Page MenuHomePhabricator

Create a dashboard for tracking test wikis in the Wikimedia Incubator
Closed, ResolvedPublic

Description

As a language committee member, it is important for me to see which test wikis have a lot of activity in the Wikimedia Incubator within a given timeframe. We currently check the activity in a single wiki via the catanalysis tool (example), but we don't have a good way of knowing which wikis are most active overall.

Therefore, my idea for a Hackathon 2022 project is creating a dashboard that can give an overview of all wikis in the Incubator, and give a quick oversight of which wikis may be getting ready to be approved.

Stats that should be collected:

  • Number of edits per test wiki
  • Number of unique contributors in a test wiki
  • Bytes added/removed per test wiki
  • Anything else?

Should it give live stats, or only monthly summaries? (I'm leaning towards the latter.)

Event Timeline

@jhsoby this is a nice idea, and I am interested to collaborate on this. I will try to think some ideas of how we can approach this before the hackathon begins.

@KCVelaga Awesome! I see you list SQL as one of your skills, and that's perfect, because that's a big gaping hole in my skills, and definitely needed for this. 😊

@jhsoby as I am trying to do some initial data exploration. I have some questions:

  1. When a new wiki is created, do the pages and edits related to that wiki while on incubator get deleted or are they kept? This will be helpful filter out edits from the revision table by rev_deleted parameter. From what I understand, we will only need the dashboard for wikis are currently incubating, but not all historically. We will need some initial way of filtering down to edits belonging to current wikis rather than loading the entire edits data.
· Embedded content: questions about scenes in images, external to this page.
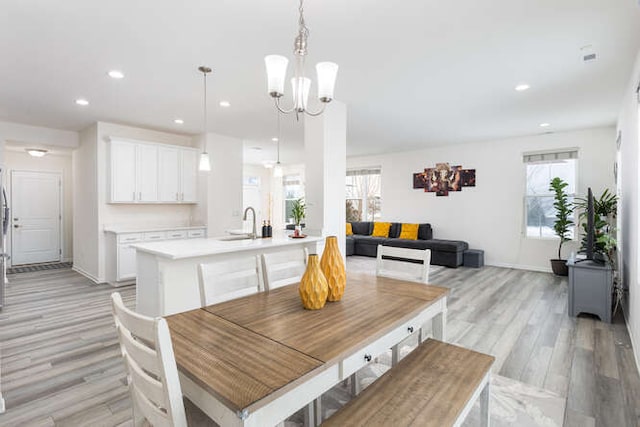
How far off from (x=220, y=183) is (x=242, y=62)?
3350mm

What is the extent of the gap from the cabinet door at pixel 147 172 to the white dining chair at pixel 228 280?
409 cm

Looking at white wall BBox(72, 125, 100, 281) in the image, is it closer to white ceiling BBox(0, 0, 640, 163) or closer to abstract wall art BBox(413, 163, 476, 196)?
white ceiling BBox(0, 0, 640, 163)

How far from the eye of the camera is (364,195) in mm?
8859

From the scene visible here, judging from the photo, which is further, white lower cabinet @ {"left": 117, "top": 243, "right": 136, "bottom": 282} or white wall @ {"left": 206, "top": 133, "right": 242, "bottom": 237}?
white wall @ {"left": 206, "top": 133, "right": 242, "bottom": 237}

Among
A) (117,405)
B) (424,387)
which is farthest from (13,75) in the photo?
(424,387)

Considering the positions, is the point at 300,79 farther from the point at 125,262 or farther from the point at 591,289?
the point at 125,262

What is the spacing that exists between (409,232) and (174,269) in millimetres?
5688

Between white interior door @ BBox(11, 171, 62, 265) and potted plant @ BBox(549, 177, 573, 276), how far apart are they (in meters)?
10.1

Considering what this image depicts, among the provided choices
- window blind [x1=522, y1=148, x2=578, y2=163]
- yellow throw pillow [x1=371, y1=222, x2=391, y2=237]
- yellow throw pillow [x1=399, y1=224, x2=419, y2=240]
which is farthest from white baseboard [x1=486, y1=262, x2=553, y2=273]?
yellow throw pillow [x1=371, y1=222, x2=391, y2=237]

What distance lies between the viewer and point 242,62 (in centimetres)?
303

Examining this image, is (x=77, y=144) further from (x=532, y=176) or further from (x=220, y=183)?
(x=532, y=176)

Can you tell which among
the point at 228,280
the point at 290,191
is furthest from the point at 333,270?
the point at 290,191

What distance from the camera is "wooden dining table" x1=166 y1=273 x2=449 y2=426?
96 cm

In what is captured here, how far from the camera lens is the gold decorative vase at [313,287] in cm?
162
We possibly do with REGEX from page-title, just wondering if there is an easier way.
  2. Any thoughts on how we can remove incubator related edits, such as edits related to actual incubator related pages such as main page, FAQ etc.
  3. About stats to be collected: how about adding, number of pages as well?
  4. do you have specific endpoints/frameworks in mind for the dashboard?
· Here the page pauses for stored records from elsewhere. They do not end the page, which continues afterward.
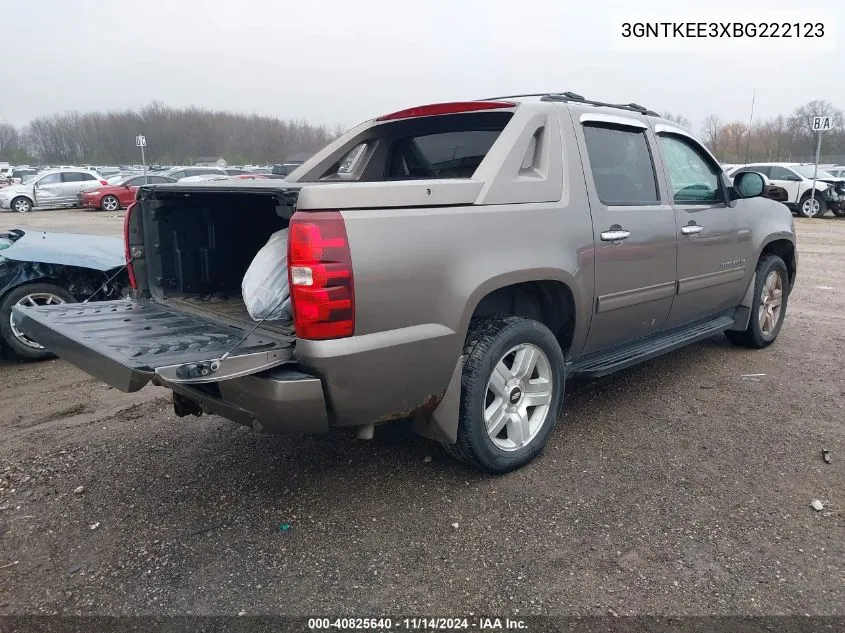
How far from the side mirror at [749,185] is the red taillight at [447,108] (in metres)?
2.30

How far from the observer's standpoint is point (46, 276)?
5.51 meters

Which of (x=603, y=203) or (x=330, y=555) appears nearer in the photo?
(x=330, y=555)

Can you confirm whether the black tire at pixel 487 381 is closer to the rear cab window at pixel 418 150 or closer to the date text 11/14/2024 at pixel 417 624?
the date text 11/14/2024 at pixel 417 624

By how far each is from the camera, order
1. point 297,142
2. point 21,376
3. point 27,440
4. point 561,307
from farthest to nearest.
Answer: point 297,142
point 21,376
point 27,440
point 561,307

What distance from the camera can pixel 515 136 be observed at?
3.24 meters

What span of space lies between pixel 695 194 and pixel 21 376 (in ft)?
17.5

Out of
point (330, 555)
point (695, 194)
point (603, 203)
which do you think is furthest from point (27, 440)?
point (695, 194)

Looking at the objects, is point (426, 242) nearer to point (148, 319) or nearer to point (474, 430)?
point (474, 430)

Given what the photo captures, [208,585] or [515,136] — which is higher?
[515,136]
Also, about live/monthly, depending on how big of a dataset we end up, we can setup a weekly, bi-weekly or monthly update.
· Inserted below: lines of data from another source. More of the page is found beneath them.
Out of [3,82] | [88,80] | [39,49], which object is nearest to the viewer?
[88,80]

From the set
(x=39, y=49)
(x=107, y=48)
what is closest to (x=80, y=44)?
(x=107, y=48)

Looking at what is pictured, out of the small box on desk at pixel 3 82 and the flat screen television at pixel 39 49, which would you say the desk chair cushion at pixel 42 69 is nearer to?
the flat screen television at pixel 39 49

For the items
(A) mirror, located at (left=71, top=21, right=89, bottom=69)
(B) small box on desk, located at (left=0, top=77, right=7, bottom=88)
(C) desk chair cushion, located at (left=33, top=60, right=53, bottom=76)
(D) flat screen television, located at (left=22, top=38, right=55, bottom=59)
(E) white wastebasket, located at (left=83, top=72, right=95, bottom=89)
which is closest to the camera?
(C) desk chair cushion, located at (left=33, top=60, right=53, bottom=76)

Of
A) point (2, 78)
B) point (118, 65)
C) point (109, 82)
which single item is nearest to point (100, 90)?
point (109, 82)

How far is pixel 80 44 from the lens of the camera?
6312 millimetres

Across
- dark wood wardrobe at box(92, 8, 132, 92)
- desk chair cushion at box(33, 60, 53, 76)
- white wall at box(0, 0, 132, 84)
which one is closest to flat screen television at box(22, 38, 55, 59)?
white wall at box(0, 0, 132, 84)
  1. They are deleted. See I:SCL for the list of "ex-test-wikis".
  1. Those are all in the Project or Help namespaces. Vice versa, test-wiki content is only found in the main, template, category and module namespaces (and their talk namespaces).

Maybe this query: https://quarry.wmcloud.org/query/61436 (counting raw number of actions) is a helpful reference.

@jhsoby as I am trying to do some initial data exploration. I have some questions:

  1. When a new wiki is created, do the pages and edits related to that wiki while on incubator get deleted or are they kept? This will be helpful filter out edits from the revision table by rev_deleted parameter. From what I understand, we will only need the dashboard for wikis are currently incubating, but not all historically. We will need some initial way of filtering down to edits belonging to current wikis rather than loading the entire edits data. We possibly do with REGEX from page-title, just wondering if there is an easier way.
  2. Any thoughts on how we can remove incubator related edits, such as edits related to actual incubator related pages such as main page, FAQ etc.
  3. About stats to be collected: how about adding, number of pages as well?
  4. do you have specific endpoints/frameworks in mind for the dashboard?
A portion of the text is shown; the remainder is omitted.